### WHAT IS EXPECTED:
In the derivation, explain why T_N is of order N^(-3/2), in one to three sentences.

### EXTRACT PROVIDED:
Applying Lemma A we see that \(T_N\) is of the form and magnitude as follows

$$\begin{aligned} T_N&= N^{3/2} \left\{ E \left[ \bar{X}_6 + \bar{X}_5 \right] \right\} \nonumber \\&= N^{3/2} O\left( N^{-3}\right) \nonumber \\&= O\left( N^{-3/2}\right) \end{aligned}$$

(7.8)

so that

$$\begin{aligned} E\left[ \xi ^3 \right] = E\left[ \xi _0 ^3 \right] +3\,E\left[ \xi _0 ^2 \xi _{-{1/ 2}} \right] + O\left( N^{-{3/2}}\right) . \end{aligned}$$

(7.9)

Evaluating the first two terms we see first that

$$\begin{aligned} E\left[ \xi _0 ^3 \right]&= -{N^{3/2}\over \eta ^{3/2}} E \left[ \frac{1}{N}\sum _{i=1}^N \tau ^\top d_i\right] ^3\nonumber \\&= -\frac{1}{\sqrt{N}}\frac{E\left[ (\tau ^\top d_i)^3\right] }{\eta ^{3/2}}. \end{aligned}$$

(7.10)

### MATERIAL PROVIDED:
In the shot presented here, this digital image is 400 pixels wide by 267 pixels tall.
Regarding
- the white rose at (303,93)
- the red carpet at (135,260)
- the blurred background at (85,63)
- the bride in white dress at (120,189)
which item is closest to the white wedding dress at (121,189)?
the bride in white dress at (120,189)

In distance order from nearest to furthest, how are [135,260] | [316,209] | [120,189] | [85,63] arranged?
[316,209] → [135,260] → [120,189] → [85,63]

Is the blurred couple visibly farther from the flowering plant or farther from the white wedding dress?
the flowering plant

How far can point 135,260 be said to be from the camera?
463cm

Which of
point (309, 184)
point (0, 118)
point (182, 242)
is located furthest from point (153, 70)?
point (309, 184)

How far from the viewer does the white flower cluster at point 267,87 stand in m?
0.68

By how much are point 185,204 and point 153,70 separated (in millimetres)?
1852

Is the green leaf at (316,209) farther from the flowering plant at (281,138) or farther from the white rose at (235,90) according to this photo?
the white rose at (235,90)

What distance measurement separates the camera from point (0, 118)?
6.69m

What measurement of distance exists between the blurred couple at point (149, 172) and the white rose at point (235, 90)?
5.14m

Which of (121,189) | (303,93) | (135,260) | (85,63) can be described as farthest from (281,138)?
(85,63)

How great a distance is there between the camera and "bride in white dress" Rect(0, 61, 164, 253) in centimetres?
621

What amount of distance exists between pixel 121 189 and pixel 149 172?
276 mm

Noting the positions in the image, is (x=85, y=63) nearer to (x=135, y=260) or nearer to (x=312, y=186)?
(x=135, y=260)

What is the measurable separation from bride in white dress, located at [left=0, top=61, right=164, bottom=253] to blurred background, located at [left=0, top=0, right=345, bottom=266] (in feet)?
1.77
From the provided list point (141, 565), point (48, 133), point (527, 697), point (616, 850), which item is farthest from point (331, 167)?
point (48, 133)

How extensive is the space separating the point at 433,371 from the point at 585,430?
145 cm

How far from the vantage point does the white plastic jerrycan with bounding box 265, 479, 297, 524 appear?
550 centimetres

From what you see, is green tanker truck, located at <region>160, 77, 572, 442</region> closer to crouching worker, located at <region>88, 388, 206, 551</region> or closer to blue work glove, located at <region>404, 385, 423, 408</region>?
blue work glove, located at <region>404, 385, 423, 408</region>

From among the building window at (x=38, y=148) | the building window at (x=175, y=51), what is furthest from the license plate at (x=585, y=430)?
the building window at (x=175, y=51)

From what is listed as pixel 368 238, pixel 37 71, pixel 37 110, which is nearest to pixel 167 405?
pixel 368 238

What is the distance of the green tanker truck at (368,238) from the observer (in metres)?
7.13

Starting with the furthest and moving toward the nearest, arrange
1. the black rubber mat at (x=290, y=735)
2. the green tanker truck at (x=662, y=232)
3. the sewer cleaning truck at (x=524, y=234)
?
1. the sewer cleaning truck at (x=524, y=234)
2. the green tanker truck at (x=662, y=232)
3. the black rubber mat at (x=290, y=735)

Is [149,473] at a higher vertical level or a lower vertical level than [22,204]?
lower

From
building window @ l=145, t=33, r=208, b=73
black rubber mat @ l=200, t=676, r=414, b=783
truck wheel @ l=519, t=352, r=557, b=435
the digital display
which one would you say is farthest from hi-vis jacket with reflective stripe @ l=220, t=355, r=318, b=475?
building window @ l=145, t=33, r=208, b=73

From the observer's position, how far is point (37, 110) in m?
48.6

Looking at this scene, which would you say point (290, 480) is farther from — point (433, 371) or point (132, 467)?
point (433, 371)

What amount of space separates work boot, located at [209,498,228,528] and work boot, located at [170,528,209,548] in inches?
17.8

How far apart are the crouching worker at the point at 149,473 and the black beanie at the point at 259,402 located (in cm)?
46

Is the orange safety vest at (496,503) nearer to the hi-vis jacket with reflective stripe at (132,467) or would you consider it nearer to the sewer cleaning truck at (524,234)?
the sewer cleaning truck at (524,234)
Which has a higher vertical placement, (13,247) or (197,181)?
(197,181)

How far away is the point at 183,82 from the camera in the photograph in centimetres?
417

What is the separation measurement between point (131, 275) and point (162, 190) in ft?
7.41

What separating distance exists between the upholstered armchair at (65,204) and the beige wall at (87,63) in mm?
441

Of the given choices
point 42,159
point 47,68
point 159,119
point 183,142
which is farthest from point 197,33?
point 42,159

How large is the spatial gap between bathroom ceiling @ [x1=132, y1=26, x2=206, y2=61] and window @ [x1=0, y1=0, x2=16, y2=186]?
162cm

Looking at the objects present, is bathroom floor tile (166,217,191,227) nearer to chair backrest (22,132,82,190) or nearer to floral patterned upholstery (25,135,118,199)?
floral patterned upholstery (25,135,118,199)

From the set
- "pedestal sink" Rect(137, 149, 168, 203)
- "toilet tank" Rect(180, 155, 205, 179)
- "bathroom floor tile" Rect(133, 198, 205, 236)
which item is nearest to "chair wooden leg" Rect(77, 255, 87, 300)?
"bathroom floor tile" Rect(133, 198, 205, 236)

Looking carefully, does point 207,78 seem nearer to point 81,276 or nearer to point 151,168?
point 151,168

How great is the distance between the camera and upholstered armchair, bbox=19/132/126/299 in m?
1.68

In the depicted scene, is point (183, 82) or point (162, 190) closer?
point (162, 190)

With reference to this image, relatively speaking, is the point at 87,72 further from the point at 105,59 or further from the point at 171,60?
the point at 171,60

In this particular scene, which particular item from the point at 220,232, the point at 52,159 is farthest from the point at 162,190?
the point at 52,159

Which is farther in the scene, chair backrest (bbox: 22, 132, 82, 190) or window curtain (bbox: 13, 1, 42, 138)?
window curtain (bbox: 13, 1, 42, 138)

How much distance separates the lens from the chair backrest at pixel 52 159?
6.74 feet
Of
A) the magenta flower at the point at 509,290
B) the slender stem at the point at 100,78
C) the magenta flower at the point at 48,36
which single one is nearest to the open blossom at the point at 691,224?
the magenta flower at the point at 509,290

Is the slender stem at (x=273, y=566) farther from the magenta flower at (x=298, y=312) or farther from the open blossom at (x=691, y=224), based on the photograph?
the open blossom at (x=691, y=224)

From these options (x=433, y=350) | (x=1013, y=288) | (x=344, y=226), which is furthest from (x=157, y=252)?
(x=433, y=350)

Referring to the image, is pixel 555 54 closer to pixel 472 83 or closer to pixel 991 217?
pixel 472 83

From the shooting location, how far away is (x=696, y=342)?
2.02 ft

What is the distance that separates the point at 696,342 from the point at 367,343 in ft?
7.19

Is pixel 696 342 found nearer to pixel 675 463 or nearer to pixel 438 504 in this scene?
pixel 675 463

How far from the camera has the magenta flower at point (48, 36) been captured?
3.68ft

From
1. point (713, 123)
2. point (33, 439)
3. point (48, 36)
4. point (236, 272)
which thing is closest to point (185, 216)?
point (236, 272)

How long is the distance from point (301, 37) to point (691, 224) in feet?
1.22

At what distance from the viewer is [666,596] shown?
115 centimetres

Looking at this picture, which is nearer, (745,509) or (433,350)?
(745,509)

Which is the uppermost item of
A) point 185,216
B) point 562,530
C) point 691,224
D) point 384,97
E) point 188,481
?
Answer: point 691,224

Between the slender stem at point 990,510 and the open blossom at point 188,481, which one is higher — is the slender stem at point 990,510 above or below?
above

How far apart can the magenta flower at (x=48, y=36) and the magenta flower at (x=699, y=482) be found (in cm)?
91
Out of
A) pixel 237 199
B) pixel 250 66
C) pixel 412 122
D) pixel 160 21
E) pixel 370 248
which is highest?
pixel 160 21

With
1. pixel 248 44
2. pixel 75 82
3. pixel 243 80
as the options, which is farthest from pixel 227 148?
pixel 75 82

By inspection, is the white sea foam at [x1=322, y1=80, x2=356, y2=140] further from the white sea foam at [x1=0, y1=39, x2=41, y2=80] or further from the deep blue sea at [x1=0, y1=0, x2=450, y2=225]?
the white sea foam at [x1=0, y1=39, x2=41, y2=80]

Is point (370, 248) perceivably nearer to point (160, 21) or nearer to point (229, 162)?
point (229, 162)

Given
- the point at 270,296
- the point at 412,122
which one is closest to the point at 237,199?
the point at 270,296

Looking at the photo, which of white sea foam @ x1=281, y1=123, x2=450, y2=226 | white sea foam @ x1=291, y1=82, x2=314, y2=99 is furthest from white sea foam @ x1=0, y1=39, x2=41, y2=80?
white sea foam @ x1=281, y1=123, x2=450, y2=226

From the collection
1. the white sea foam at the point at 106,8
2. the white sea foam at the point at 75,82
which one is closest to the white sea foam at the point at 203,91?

### REPLY TO THE TASK:
By Lemma A, T_N equals N^(3/2) times E[X̄_6 + X̄_5], and that expectation is O(N^(-3)). Multiplying O(N^(-3)) by N^(3/2) gives O(N^(-3/2)).